> _BRANO CITATO_:
==================================================

"L'agricoltura biologica è un settore vivace, che cresce sia sul sul mercato interno che internzionale. Le aziende bio associate a Confagricoltura sono il 15% del totale e coltivano più di un quarto degli ettari dedicati a biologico in Italia, ovvero 480 mila ha. La superficie media aziendale è di circa 50 ha a fronte di una media nazionale di 33 ha. Rappresentiamo un’agricoltura biologica imprenditoriale, dinamica, vocata all’export ed all’innovazione. Sono cresciute considerevolmente anche le realtà che trasformano i prodotti coltivati". Sono queste le parole del presidente della Federazione nazionale dell’agricoltura biologica di Confagricoltura Paolo Parisini in occasione del convegno promosso dalla sua Organizzazione sul biologico ieri, 15 gugno 2016, a Roma.

La decisione di Bruxelles di far ricevere ipso facto alle aziende biologiche destinatarie dei pagamenti diretti la componente ambientale obbligatoria, il cosiddetto ‘greening’, che ammonta al 30% del massimale dimostra che l'Ue crede in questo metodo.
 
Il presidente di Confagricoltura Mario Guidi ha aggiunto: “Le aziende bio italiane vanno sostenute dai nuovi programmi di sviluppo rurale regionali; molte altre imprese si aggiungeranno. Le Regioni però devono crederci”. Dall’analisi dei 21 Psr la situazione cambia notevolmente a seconda dei territori; vi sono, infatti, Regioni in cui la misura per il bio incide per circa il 20% dei budget dei Psr (come Calabria e Sicilia) e altre in cui questa incidenza è estremamente limitata, come nel caso di Veneto, Campania, Lombardia e Piemonte che investono nel biologico risorse limitate: tra l’1,2 ed il 2,5% del budget complessivo dei Psr.
 
Guidi si è poi soffermato sul tema dei controlli spiegando che “il biologico è un settore sano, anche se periodicamente si sono riscontrati comportamenti scorretti legati soprattutto alla fase di importazione di prodotti dall’estero.
Il sistema d’importazione prevede solo l’equivalenza con i sistemi di controllo dei Paesi extra Ue, e non la conformità; in tal modo si permette ai produttori stranieri di utilizzare metodiche di produzione che in Europa non sono ammesse. Con la conseguenza di danni competitivi per le aziende bio europee ed italiane e rischi per la sicurezza alimentare
”.

==================================================

> _COMPITI_:
1. Ricopia senza modifiche il brano sull'agricoltura biologica da "Il presidente di Confagricoltura Mario" a "complessivo dei Psr.".
2. Secondo il brano sull'agricoltura biologica, in quali Regioni la misura per il bio incide per circa il 20% del budget dei Psr?
3. Prosegui il brano sull'agricoltura biologica dal punto in cui termina.

==================================================

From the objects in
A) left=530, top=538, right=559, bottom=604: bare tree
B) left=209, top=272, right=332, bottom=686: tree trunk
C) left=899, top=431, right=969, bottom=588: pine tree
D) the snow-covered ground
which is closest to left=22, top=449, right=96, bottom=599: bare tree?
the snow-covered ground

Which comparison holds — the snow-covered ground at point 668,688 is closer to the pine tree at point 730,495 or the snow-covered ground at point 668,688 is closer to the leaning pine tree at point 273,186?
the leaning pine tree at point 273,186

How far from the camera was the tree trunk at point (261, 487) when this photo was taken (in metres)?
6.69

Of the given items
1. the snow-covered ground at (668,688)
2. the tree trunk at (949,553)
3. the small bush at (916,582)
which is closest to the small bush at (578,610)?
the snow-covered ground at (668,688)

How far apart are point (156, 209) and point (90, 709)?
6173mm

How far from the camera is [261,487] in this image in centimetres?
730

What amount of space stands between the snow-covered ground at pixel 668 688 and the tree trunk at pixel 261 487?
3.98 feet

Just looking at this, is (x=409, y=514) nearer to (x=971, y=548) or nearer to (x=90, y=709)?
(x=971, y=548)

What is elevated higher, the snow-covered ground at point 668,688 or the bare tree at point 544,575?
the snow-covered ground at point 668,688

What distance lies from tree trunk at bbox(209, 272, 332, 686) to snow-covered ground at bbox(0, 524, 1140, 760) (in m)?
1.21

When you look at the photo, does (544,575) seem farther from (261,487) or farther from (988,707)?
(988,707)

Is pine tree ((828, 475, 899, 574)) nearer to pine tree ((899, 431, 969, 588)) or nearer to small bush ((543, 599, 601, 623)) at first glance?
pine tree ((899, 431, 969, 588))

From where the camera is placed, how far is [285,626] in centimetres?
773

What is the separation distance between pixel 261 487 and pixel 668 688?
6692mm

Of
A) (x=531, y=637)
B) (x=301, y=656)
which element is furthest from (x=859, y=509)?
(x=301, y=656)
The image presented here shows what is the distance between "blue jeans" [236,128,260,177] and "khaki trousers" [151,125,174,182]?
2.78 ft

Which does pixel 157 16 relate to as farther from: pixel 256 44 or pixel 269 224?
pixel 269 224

==================================================

> _RISPOSTE ATTESE_:
1.
Il presidente di Confagricoltura Mario Guidi ha aggiunto: “Le aziende bio italiane vanno sostenute dai nuovi programmi di sviluppo rurale regionali; molte altre imprese si aggiungeranno. Le Regioni però devono crederci”. Dall’analisi dei 21 Psr la situazione cambia notevolmente a seconda dei territori; vi sono, infatti, Regioni in cui la misura per il bio incide per circa il 20% dei budget dei Psr (come Calabria e Sicilia) e altre in cui questa incidenza è estremamente limitata, come nel caso di Veneto, Campania, Lombardia e Piemonte che investono nel biologico risorse limitate: tra l’1,2 ed il 2,5% del budget complessivo dei Psr.

2. Calabria e Sicilia.

3.
E' quindi necessario secondo il numero uno di Confagricoltura “modificare la normativa europea sull’accesso al mercato della Comunità e migliorare il sistema di controlli non solo sui prodotti importati ma anche su quelli coltivati e trasformati nel nostro Paese; spesso sono più finalizzati alla verifica dei finanziamenti relativi allo sviluppo rurale che alla verifica in campo della conduzione biologica”.

Tra le azioni che le regioni devono sviluppare c’è senz’altro – ha aggiunto Guidi - quella dell’aggregazione dell’offerta dei produttori, per consolidarla e favorire le iniziative di internazionalizzazione ma anche per quelle sul mercato interno”. Oltre il 74% delle aziende biologiche è presente sui mercati internazionali da oltre 5 anni. I principali mercati sono la Germania (24%), la Francia (20%) e i Paesi del Nord Europa in generale. Il primo mercato extra Ue è quello degli Usa (4%). La frutta e la verdura fresca rappresentano i primi prodotti di esportazione (20%), seguiti a sorpresa dai prodotti sostitutivi del latte (bevande vegetali e soia) con il 16%.
 
Nel settore del biologico un ruolo fondamentale è giocato dalla ricerca, come dimostra anche l'importanza che riveste nel piano strategico nazionale per l’agricoltura biologica recentemente approvato, soprattutto per contrastare i cambiamenti climatici, utilizzare le specie autoctone e proteggere la biodiversità. “Il piano nazionale prevede anche un’importante azione per la semplificazione burocraticaha concluso Guidi -. Un’azione a costo zero, che potrebbe portare benefici economici molto importanti alle aziende”.